Pressestimmen zu Exit-Vorschlägen der Leopoldina-Professoren: «Die Ungeduld ist groß»
Die Professoren der Leopoldina raten in der Coronakrise zum schrittweisen Neustart des öffentlichen Lebens. Die meisten Kommentatoren begrüßen das - doch einer findet das Vorgehen "dreist".
"Tagesschau"
Die Wissenschaftler blicken aber auch auf die Schäden, die der Ausnahmezustand in anderen Teilen der Gesellschaft anrichtet. Auf die Gefährdung vieler Wirtschaftsbereiche durch den wegbrechenden Umsatz, oder auf den Stress in den Familien durch die zusätzliche Kinderbetreuung. Der Appell an die Politik lautet deshalb: Wenn die Gesellschaft all das aushalten soll, dann braucht sie eine klare Perspektive, wie lange. Und sie braucht Lockerungen der Auflagen überall da, wo das gefahrlos möglich ist.

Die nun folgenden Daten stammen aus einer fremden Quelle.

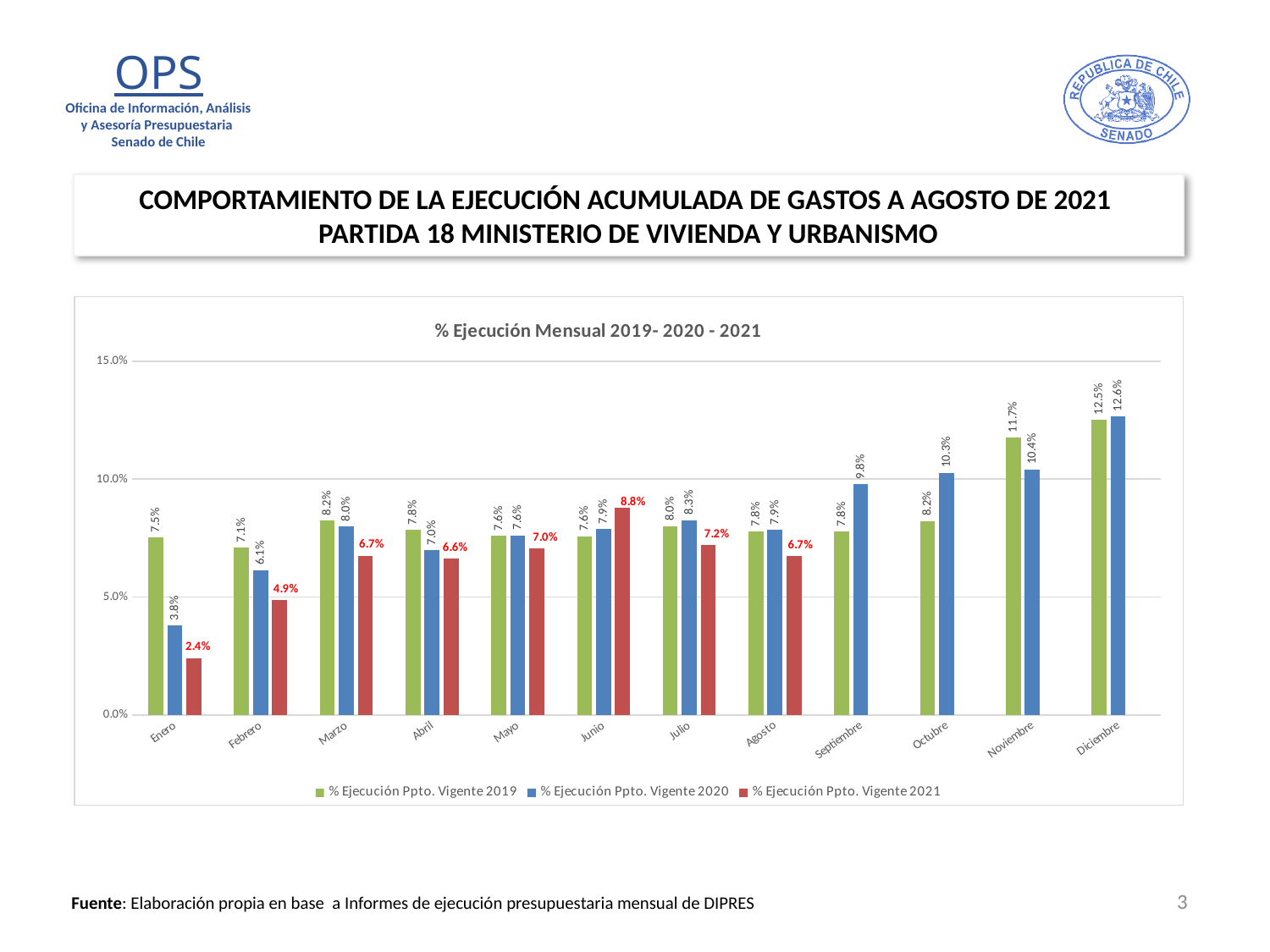
How many months are shown on the x axis? 12 What is the value for % Ejecución Ppto. Vigente 2020 in Septiembre? 9.8% What is the value for % Ejecución Ppto. Vigente 2021 in Enero? 2.4% Which is larger in Junio: the 2019 value or the 2021 value? The 2021 value What is the title of the chart? % Ejecución Mensual 2019- 2020 - 2021 Is the value for % Ejecución Ppto. Vigente 2020 in Diciembre greater or less than 10.0%? greater In which month is the % Ejecución Ppto. Vigente 2020 series lowest? Enero What is the value for % Ejecución Ppto. Vigente 2019 in Noviembre? 11.7% What is the difference between the 2019 and 2021 values in Enero? 5.1% What kind of chart is shown on the slide? Bar chart In which month is the % Ejecución Ppto. Vigente 2021 series highest? Junio How many series does the legend list? 3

Nachvollziehbarkeit ist wichtig bei allen Einschränkungen - und bald auch bei deren schrittweiser Aufhebung. Wenn die kleine Buchhandlung schließen musste und der Weinhändler nebenan offen bleiben durfte, dann hat das auch bisher niemand verstanden. Und es wird Zeit für eine vernünftige Regelung: Wo immer der ausreichende Abstand zwischen den Kunden und zum Personal gewährleistet ist, so heißt es in der Empfehlung der Leopoldina, sollen Geschäfte und auch Gastronomiebetriebe wieder öffnen dürfen. Auch den Publikumsverkehr auf Ämtern und Behörden kann man so gestalten, dass es eine Alternative gibt zum absoluten Shutdown.
"Frankfurter Allgemeine Zeitung"
Die Leopoldina in Halle ist die "Nationale Akademie der Wissenschaften". Es wird in ihr aber nicht geforscht. Sie ist vielmehr eine Versammlung reputierter Professoren, die sich Politikberatung zutrauen. Ihre jüngste Stellungnahme zeigt, was das heißt. Es ist die dritte "Ad-Hoc-Stellungnahme" der Akademie zur Corona-Pandemie.
Ad hoc, das heißt: nicht auf Forschung beruhend. Wie auch anders, denn es gibt gar keine Forschung zu dem, wovon nun die Professoren dreist behaupten, sie hätten einen Begriff davon: die Wiederinbetriebnahme des öffentlichen Lebens. Tatsächlich versammelt ihr Text fast nur Allgemeinplätze, Wertebeschwörungen und wohlfeile Forderungen, die von Theologen, Werkstofftechnikern, Katalyseforschern und Sozialhistorikern unterschrieben worden sind.
"Süddeutsche Zeitung"
Die Ungeduld ist groß und verständlich, die Fragen sind es auch: Wie lässt sich die Gesundheit der Schüler schützen, ihrer Eltern, Großeltern, Lehrer? Haben Abstandsregeln im Klassenzimmer eine Chance? Die Wissenschaftler der Leopoldina raten der Bundesregierung, die Schulen so früh wie möglich wieder zu öffnen. Das ist richtig, aber fast trivial - wann das ist, ist ja genau die Frage. Richtig, aber gar nicht trivial ist dagegen die Anregung, die Klassen schrittweise wieder aufzumachen, und zwar von unten nach oben. Denn je jünger die Kinder, desto weniger hilft die Technik - und desto mehr fehlt die Schule.